Mo didn't even ask what he was talking about. He drew Meggie clo
se as soon as the guard had bolted the door behind Firefox, kissed her hair, her forehead, took her face between his hands. He had been so sure that he'd seen that face for the last time in the stable in the forest. "Meggie, for God's sake," he said, leaning his back against the cold wall, since he could still hardly stand. He was so glad to see her there. So glad and so dismayed, too. "How did they catch you?"
"Never mind that. Everything will be all right, believe me!" She put her hand on his shirt where there was still dried blood on it. "You looked so sick in the stable… I thought I'd never see you again."
"I thought the same when I found that letter on your pillow." He stroked the tears off her lashes as he had so often done before over the years. How tall she was, hardly a child anymore, although he could still clearly see the child in her. "Oh, heavens, it's so good to see you, Meggie. l know I shouldn't say so. A good father would say: Dear daughter, do you have to get yourself locked up every time I do?"
She had to laugh, but he saw the concern in her eyes. She passed her fingers over his face as if she were finding shadows that hadn't been there before. Perhaps the White Women had left their fingerprints behind, even though they hadn't taken him away with them.
"Don't look at me like that! I'm better, much better, and you know why." He brushed the hair back from her forehead; it was so like her mother's. The thought of Resa hurt like a sharp thorn. "Those were powerful words. Did Fenoglio write them for you?"
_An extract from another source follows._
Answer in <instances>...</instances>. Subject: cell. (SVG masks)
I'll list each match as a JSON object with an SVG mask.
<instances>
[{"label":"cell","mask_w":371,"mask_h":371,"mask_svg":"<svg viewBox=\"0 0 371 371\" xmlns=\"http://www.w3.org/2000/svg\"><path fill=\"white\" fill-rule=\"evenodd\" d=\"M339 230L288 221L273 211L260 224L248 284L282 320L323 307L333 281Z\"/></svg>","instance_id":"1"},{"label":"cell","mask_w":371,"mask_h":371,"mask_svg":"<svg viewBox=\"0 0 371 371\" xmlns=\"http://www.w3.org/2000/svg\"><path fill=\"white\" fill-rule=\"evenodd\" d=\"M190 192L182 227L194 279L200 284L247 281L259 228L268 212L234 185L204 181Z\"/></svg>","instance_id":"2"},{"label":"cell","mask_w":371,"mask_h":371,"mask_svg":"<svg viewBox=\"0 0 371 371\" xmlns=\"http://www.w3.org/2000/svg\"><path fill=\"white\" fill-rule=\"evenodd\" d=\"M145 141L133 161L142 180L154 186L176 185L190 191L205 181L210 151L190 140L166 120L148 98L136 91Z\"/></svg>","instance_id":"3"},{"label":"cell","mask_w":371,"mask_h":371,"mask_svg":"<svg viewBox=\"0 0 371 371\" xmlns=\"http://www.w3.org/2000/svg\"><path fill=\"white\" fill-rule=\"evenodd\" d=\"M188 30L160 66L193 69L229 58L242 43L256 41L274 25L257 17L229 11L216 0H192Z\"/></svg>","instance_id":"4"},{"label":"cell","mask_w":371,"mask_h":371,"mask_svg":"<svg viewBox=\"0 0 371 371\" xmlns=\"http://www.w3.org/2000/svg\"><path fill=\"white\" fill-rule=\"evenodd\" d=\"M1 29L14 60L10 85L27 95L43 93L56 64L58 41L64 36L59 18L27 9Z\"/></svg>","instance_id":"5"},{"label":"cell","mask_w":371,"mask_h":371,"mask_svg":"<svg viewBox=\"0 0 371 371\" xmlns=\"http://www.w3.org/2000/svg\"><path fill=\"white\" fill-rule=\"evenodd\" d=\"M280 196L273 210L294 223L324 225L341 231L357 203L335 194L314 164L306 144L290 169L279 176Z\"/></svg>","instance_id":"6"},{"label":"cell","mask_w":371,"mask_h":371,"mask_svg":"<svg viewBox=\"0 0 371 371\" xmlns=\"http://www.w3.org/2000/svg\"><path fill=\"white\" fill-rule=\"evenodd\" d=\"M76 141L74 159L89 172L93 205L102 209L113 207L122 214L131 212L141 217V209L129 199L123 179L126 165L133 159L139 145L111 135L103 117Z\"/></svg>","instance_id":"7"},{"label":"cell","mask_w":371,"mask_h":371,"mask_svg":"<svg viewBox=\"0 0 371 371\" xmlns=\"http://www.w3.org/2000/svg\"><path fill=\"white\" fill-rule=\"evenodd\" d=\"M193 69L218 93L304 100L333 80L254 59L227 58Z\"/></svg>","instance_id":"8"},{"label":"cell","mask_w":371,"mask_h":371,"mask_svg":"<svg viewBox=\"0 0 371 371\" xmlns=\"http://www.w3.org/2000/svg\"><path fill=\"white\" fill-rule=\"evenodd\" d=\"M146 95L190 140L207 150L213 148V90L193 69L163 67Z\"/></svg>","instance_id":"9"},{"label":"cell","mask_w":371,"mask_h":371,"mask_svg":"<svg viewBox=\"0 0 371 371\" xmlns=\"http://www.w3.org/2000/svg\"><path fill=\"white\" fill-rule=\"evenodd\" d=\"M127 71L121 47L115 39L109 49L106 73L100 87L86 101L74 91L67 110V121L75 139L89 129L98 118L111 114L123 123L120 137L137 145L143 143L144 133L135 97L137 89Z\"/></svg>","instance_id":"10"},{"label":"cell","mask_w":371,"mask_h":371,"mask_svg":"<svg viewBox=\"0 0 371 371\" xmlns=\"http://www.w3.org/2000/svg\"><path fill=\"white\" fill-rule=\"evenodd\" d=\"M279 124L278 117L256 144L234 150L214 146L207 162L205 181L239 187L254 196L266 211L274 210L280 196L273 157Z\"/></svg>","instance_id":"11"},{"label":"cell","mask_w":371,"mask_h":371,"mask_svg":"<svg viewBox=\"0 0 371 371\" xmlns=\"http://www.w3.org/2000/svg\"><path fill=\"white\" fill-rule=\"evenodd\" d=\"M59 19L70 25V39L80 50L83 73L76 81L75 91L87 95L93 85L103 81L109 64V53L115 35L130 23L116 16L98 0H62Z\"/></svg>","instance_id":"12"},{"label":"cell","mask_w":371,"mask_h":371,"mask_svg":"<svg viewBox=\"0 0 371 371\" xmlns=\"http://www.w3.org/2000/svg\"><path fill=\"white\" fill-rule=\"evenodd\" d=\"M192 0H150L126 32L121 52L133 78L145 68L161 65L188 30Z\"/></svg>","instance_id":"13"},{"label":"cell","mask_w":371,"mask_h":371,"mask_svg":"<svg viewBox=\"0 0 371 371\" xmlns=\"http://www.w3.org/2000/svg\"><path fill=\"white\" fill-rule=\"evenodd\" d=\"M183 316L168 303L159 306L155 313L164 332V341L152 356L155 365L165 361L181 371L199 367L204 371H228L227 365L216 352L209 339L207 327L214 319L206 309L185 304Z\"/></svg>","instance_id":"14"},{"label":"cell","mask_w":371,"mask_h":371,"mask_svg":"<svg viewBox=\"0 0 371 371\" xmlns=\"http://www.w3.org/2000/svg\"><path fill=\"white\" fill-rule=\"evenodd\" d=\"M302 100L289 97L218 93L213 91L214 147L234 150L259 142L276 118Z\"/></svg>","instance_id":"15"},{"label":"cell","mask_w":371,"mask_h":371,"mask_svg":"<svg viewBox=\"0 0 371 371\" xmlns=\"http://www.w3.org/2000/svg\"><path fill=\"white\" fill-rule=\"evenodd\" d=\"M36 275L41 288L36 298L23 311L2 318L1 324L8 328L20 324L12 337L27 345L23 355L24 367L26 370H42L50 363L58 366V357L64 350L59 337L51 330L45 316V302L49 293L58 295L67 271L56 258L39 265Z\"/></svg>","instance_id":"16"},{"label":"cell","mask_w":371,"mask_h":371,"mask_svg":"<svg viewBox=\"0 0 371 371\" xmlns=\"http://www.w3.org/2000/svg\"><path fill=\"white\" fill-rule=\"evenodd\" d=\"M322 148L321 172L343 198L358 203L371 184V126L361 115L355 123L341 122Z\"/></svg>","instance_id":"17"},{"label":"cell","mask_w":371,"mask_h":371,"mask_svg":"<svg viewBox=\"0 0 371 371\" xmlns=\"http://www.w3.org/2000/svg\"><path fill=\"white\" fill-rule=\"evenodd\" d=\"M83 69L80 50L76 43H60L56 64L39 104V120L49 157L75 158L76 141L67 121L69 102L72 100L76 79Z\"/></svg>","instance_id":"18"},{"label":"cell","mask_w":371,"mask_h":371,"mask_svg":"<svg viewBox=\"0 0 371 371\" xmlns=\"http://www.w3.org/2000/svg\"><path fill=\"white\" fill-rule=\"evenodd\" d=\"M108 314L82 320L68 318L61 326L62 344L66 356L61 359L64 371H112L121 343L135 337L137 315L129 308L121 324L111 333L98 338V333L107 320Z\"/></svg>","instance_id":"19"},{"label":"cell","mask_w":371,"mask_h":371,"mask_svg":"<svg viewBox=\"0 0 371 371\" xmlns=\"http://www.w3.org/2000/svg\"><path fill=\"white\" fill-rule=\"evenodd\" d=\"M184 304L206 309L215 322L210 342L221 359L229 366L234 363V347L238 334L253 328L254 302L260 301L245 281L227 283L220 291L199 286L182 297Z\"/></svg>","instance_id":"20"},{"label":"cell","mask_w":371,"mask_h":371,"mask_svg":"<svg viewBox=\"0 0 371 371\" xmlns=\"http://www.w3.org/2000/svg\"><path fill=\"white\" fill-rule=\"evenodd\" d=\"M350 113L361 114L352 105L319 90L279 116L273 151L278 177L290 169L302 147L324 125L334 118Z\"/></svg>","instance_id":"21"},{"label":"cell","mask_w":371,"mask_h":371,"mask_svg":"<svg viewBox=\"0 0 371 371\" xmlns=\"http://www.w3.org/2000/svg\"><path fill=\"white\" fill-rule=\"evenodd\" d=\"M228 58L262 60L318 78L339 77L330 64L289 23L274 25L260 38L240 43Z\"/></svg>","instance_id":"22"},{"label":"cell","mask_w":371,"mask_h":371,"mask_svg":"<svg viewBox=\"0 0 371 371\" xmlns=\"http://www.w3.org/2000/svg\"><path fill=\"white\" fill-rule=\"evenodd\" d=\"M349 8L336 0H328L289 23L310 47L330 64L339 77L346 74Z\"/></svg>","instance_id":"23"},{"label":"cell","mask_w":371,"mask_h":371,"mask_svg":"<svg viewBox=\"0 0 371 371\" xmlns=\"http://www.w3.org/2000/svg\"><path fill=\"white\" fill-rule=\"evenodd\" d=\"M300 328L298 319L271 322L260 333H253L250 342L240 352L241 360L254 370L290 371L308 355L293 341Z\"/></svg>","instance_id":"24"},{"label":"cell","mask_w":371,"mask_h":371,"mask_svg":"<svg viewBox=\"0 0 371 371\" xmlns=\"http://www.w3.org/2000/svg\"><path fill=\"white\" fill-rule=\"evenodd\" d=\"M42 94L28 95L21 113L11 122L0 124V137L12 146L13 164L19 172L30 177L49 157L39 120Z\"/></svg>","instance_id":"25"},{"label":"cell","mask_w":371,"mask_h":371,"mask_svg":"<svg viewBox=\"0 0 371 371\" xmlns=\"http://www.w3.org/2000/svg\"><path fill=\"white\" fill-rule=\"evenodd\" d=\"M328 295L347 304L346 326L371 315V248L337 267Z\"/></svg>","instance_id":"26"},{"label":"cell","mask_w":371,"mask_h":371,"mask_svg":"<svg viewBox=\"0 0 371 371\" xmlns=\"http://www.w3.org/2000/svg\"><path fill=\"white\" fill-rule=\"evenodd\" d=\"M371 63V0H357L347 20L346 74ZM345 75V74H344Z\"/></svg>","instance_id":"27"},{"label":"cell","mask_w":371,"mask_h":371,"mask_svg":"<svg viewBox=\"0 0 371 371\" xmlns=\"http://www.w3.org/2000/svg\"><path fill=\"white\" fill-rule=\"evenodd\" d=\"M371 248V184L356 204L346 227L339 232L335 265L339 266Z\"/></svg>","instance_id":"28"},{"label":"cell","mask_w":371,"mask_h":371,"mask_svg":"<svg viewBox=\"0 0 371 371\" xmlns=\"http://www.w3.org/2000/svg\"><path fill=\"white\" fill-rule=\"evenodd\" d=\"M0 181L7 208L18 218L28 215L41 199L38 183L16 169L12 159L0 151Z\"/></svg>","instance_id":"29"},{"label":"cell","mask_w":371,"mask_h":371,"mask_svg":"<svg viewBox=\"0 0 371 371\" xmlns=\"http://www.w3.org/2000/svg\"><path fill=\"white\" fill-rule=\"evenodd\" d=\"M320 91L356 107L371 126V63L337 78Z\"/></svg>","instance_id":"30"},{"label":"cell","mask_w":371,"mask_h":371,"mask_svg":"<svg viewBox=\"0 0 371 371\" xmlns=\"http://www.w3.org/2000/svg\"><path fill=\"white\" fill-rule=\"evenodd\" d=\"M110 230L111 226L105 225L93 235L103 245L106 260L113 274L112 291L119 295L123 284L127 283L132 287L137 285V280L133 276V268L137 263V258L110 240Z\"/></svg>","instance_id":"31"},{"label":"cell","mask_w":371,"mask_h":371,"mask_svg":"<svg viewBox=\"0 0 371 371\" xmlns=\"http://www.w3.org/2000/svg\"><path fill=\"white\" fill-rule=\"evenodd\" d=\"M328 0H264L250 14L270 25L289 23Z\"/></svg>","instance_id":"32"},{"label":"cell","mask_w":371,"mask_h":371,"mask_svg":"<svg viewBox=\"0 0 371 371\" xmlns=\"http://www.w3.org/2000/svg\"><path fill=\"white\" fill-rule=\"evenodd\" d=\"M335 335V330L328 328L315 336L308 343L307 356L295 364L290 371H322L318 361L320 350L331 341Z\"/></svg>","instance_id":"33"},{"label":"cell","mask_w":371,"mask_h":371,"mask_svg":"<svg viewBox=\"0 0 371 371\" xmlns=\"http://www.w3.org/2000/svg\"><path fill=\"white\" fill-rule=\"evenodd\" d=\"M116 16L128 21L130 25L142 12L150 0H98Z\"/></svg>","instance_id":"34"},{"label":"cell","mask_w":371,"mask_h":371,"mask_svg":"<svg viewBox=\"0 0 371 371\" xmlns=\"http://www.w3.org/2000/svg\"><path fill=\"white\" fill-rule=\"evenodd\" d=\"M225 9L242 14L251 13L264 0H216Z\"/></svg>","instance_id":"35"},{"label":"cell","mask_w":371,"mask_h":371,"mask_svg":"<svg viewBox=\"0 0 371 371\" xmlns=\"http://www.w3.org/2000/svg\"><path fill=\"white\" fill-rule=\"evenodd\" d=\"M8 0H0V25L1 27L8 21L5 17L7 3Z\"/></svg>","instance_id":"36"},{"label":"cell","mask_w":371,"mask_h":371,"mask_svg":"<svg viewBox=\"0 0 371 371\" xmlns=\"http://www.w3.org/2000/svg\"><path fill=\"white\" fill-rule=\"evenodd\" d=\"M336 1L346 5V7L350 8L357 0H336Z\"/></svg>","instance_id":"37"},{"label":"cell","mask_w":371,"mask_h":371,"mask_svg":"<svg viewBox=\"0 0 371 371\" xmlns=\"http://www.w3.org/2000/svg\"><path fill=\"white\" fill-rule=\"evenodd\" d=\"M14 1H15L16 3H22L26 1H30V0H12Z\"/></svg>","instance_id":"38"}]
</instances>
Meggie nodded. "And he wrote more for me, too," she whispered in his ear. "Words that will save you. You and Resa and all the others."
Words. His whole life seemed to be woven from words. His life, and his death, too.
"They took your mother and the others to the dungeons under the castle." He remembered Fenoglio's description only too well: The dungeons under the Castle of Night, where fear clung to the walls like mold, and no ray of sun ever warmed the black stones.